** Short task A **
Copy the passage of the Legacy parks funding article from "His cri de coeur" to "in greater Minnesota." word for word.
** Short task B **
According to the Legacy parks funding article, why did Minneapolis, St. Paul and other local bodies pass a resolution saying the metro area deserved more of the parks money? Answer in one to three sentences.
:: Document extract
The metro parks, which include Como Park, above, claim to have had 44 million visitors in 2011 and the state park system 9 million.

That Minnesotans voted to impose on themselves an extra sales tax to benefit clean water, the environment and the arts is something of a miracle. That we did it in 2008, when the economy was tipping into recession, is beyond incredible. The Legacy amendment, which enshrined the add-on tax in the state constitution for 25 years, is a manifestation of the public’s desire to preserve and protect stuff that benefits everybody.

Less stirring, however, are the squabbles over who gets how much.

Broadly, 0.375 percent tax generates about $300 million a year. One third of the money goes to the Outdoor Heritage Fund, whose purpose is to protect and enhance fish and wildlife habitat. Another third is devoted to clean water and $60 million to arts and cultural heritage.

The last piece, about $40 million, is a fund committed to parks and trails of statewide or regional importance. Since the Legacy amendment passed, the state Department of Natural Resources, the Metropolitan Council and a group representing Greater Minnesota have been jousting in the Legislature to get their cut.

Lawmakers, fed up with the contentious infighting, in 2011 created the Parks and Trails Legacy Funding Committee to make spending recommendations. This fall, after six meetings, it came out with a plan that will presumably become part of Gov. Mark Dayton’s budget, which will be presented this coming Tuesday.

Already, however, a yelp of outrage has come from John Erwin, president of the Minneapolis Parks and Recreation Board. In a memo to the governor, Met Council members, legislators and a swarm of other officials, he asserted, “the seven-county metropolitan area has not received a fair allocation of these funds.”

More visitors to metro parks

His cri de coeur echoes those previously expressed by other park boards. Last year, Minneapolis, St. Paul, Bloomington and Anoka and Carver counties, among others, passed a resolution asserting that the metro deserved more money because its parks host four times more visitors than those in greater Minnesota.

Nine appointees to the Funding Committee represented the DNR, the Met Council and the Greater Minnesota Regional Parks and Trails Coalition, a non-profit group whose membership consists of about 90 rural cities, counties and townships. It sprang into existence in 2010 to make sure that rural towns and counties got their piece of the Legacy action.

The Funding Committee’s overall recommendation? It allocated 40 percent of the money to Metro Regional Parks, 40 percent to DNR state parks and 20 percent to rural regional parks. On the surface, that sounds reasonable. But the reasoning behind it doesn’t seem very rigorous.
::::
:: Supplied material
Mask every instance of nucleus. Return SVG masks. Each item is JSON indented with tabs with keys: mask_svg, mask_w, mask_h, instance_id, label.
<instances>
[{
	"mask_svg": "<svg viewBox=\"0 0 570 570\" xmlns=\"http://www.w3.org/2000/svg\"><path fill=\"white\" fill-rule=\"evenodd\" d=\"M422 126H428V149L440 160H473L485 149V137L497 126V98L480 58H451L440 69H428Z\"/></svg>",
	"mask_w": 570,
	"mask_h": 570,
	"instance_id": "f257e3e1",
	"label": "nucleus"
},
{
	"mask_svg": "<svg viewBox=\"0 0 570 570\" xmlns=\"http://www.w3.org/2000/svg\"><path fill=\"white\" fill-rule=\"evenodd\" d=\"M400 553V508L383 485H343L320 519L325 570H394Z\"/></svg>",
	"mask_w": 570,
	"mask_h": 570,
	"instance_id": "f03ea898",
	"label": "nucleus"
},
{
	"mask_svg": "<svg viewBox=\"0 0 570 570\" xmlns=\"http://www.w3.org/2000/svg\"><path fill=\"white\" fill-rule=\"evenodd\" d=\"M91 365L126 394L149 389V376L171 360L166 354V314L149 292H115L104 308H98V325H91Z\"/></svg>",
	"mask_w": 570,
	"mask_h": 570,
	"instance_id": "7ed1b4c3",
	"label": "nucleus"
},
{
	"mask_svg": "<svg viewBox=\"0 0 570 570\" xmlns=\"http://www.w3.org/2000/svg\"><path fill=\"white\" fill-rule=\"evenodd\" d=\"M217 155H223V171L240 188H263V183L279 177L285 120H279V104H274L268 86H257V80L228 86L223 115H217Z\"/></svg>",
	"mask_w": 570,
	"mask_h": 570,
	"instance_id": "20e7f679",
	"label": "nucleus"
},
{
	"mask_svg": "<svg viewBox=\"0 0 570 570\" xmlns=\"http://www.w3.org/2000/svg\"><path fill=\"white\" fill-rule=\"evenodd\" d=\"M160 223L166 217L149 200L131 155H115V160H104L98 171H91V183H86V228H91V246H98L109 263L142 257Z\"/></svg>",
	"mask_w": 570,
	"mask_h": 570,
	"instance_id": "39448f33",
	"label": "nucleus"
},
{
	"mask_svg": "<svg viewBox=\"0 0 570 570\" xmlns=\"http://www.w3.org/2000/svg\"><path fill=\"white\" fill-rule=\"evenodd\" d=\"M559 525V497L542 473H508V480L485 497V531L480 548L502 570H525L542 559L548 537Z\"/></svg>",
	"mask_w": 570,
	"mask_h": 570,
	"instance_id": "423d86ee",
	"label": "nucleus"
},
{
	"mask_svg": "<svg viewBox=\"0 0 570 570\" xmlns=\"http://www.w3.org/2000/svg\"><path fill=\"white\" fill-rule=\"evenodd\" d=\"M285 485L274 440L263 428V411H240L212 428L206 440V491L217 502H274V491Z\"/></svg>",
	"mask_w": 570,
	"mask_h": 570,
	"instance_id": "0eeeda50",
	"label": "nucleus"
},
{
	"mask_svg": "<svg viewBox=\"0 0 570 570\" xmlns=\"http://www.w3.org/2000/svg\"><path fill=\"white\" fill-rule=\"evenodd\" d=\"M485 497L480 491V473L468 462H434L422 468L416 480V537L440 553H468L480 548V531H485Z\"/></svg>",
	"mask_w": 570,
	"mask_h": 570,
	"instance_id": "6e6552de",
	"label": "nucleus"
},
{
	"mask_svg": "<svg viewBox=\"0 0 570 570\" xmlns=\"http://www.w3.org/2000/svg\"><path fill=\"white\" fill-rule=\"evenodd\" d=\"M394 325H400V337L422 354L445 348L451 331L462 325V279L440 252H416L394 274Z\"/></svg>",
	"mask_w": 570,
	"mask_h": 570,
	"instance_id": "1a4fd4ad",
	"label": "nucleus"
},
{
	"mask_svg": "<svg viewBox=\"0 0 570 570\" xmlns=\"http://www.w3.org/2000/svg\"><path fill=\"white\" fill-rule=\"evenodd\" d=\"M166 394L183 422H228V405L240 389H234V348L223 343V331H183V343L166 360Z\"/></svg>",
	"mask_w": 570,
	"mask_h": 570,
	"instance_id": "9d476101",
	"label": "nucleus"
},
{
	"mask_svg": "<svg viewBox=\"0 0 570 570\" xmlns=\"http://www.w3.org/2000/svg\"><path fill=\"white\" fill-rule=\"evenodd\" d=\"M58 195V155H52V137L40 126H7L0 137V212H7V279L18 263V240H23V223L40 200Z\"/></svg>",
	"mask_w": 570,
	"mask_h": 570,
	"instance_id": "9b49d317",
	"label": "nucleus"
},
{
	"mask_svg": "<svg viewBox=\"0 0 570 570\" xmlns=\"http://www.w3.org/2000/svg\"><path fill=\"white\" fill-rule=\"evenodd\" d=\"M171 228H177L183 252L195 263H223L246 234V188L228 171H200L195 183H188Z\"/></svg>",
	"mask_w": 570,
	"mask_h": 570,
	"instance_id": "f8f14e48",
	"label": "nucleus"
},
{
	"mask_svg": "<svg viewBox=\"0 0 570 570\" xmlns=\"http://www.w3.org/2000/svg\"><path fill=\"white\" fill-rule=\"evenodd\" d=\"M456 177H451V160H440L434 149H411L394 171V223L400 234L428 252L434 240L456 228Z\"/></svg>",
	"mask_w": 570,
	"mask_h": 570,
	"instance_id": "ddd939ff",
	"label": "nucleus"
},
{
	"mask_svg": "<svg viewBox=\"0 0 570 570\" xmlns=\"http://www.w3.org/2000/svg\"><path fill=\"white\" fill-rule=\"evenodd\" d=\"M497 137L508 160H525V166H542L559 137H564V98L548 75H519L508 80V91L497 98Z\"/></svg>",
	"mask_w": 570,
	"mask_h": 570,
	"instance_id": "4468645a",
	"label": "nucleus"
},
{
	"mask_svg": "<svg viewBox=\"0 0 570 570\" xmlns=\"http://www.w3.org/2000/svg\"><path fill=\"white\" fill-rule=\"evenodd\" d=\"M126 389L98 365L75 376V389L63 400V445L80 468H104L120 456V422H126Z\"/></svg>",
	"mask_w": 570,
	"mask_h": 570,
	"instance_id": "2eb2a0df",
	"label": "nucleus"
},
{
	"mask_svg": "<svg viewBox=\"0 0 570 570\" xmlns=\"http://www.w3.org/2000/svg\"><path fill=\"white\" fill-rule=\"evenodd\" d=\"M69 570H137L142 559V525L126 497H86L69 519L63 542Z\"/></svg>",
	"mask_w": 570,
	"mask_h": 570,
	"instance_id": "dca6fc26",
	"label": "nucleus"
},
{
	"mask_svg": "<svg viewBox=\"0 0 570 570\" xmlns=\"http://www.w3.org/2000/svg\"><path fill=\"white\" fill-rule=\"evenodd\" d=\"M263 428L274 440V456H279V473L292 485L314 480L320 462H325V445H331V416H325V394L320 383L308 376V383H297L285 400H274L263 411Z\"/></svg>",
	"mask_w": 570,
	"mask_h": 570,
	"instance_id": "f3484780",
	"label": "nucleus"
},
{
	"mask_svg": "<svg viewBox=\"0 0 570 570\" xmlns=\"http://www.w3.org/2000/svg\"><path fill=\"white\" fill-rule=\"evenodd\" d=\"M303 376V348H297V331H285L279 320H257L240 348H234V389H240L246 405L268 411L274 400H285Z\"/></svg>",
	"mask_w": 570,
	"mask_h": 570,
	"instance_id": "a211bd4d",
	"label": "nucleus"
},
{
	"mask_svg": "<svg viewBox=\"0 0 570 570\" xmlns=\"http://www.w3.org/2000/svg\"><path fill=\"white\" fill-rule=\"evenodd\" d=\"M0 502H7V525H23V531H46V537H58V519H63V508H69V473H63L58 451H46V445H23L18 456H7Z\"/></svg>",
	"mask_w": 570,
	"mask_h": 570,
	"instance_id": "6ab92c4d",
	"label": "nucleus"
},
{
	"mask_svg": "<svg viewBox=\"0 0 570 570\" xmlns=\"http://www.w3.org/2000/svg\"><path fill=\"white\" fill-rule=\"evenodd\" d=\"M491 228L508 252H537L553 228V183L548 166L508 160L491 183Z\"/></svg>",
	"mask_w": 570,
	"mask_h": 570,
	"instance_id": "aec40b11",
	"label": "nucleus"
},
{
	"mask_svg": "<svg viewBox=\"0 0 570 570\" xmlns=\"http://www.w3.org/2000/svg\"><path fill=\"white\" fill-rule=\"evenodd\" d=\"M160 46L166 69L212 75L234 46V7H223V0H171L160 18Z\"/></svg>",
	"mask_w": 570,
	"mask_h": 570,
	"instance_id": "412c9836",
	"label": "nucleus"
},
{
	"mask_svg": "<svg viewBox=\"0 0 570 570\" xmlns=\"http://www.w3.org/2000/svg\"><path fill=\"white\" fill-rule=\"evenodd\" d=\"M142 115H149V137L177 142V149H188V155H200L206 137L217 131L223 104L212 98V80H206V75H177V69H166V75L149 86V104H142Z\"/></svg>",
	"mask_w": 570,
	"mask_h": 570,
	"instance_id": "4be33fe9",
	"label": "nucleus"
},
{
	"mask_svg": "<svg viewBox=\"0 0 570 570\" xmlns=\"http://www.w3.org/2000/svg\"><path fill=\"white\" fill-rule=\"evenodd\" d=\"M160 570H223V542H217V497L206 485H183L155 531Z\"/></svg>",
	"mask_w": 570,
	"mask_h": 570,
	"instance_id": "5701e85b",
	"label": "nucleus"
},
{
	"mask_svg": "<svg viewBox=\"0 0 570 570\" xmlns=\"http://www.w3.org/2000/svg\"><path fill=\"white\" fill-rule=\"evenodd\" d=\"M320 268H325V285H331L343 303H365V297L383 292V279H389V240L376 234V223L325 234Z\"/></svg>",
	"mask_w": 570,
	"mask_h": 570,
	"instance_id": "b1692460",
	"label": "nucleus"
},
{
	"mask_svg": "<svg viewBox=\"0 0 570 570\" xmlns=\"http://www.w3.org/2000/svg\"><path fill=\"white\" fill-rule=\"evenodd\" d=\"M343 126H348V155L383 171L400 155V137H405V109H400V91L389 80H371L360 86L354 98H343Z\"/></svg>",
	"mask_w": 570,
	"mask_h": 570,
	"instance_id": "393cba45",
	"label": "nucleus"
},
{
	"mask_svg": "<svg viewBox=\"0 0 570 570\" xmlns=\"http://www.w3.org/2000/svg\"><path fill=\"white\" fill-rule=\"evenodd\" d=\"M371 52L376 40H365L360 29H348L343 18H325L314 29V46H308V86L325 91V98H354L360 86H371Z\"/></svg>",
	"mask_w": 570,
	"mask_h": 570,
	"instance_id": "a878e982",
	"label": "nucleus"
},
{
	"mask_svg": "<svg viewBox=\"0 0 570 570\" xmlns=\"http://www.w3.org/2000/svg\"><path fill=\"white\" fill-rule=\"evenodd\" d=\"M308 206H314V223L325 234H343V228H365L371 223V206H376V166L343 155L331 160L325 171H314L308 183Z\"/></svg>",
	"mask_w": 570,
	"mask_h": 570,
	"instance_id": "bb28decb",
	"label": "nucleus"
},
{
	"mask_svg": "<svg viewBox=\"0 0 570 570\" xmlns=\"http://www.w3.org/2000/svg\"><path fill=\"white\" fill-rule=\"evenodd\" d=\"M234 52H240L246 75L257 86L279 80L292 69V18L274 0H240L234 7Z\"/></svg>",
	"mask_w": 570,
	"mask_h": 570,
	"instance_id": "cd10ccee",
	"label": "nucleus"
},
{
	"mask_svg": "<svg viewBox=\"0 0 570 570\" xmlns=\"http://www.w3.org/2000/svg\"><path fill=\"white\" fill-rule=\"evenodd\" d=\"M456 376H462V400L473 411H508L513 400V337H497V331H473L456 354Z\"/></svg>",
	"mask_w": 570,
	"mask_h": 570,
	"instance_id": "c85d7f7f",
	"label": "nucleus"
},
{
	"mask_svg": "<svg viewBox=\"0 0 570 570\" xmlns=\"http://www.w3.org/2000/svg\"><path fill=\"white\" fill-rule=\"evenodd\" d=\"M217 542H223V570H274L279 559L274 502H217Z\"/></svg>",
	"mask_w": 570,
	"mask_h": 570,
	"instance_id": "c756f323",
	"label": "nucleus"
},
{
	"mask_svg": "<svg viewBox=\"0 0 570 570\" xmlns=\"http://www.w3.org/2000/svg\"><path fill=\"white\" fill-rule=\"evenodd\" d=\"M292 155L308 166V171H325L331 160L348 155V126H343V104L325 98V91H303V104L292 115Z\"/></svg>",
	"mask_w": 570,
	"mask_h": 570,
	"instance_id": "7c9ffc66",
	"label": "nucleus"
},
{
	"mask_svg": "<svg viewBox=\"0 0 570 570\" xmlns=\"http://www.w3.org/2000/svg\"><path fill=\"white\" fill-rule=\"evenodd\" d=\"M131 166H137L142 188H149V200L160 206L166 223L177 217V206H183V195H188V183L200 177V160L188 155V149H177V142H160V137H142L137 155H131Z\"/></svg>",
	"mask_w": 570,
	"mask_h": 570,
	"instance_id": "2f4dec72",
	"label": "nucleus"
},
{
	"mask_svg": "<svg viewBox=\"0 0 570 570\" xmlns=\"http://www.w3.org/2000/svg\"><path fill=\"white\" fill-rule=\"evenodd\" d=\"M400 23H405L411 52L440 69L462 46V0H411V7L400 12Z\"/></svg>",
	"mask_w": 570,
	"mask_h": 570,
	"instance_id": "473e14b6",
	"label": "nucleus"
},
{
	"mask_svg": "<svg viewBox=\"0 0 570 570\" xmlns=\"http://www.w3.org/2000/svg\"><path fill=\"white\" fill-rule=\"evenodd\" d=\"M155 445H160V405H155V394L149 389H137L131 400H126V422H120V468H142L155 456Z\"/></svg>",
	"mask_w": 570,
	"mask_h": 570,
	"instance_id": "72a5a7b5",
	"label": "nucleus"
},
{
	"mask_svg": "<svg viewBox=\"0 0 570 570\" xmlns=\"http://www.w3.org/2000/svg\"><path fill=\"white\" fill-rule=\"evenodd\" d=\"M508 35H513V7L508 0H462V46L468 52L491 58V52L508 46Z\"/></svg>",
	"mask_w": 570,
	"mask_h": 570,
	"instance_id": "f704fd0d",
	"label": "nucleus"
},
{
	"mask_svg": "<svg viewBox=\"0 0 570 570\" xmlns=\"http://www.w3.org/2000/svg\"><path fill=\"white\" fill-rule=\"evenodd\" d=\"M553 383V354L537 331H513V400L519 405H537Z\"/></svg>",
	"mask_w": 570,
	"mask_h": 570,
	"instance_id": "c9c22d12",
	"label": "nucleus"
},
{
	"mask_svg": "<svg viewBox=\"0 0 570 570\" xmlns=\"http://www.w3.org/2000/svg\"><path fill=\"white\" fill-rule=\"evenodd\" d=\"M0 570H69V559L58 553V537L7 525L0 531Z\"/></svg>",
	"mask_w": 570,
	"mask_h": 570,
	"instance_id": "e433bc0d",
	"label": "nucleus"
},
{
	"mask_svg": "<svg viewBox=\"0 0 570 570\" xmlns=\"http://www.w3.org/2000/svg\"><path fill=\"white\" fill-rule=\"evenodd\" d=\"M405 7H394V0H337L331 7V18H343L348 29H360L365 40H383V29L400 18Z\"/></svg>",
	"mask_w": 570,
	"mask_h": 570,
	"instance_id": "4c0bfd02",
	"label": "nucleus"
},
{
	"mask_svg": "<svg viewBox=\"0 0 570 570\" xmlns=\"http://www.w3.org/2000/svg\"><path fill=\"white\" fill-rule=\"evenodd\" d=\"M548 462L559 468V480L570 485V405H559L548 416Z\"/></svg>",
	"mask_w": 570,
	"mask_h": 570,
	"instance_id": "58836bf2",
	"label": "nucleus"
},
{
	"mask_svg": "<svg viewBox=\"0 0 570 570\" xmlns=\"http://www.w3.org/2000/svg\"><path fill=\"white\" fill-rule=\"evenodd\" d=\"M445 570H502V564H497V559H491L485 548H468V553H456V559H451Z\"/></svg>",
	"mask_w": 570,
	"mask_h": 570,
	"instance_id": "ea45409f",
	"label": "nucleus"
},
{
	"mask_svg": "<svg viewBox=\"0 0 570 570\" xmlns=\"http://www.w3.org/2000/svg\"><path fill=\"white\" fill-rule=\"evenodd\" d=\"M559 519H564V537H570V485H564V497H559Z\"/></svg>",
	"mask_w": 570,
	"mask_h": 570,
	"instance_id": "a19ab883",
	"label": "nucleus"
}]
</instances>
::::
** Finished answer A **
His cri de coeur echoes those previously expressed by other park boards. Last year, Minneapolis, St. Paul, Bloomington and Anoka and Carver counties, among others, passed a resolution asserting that the metro deserved more money because its parks host four times more visitors than those in greater Minnesota.

** Finished answer B **
Their resolution argued that the metro area deserved more money because its parks host four times more visitors than those in greater Minnesota.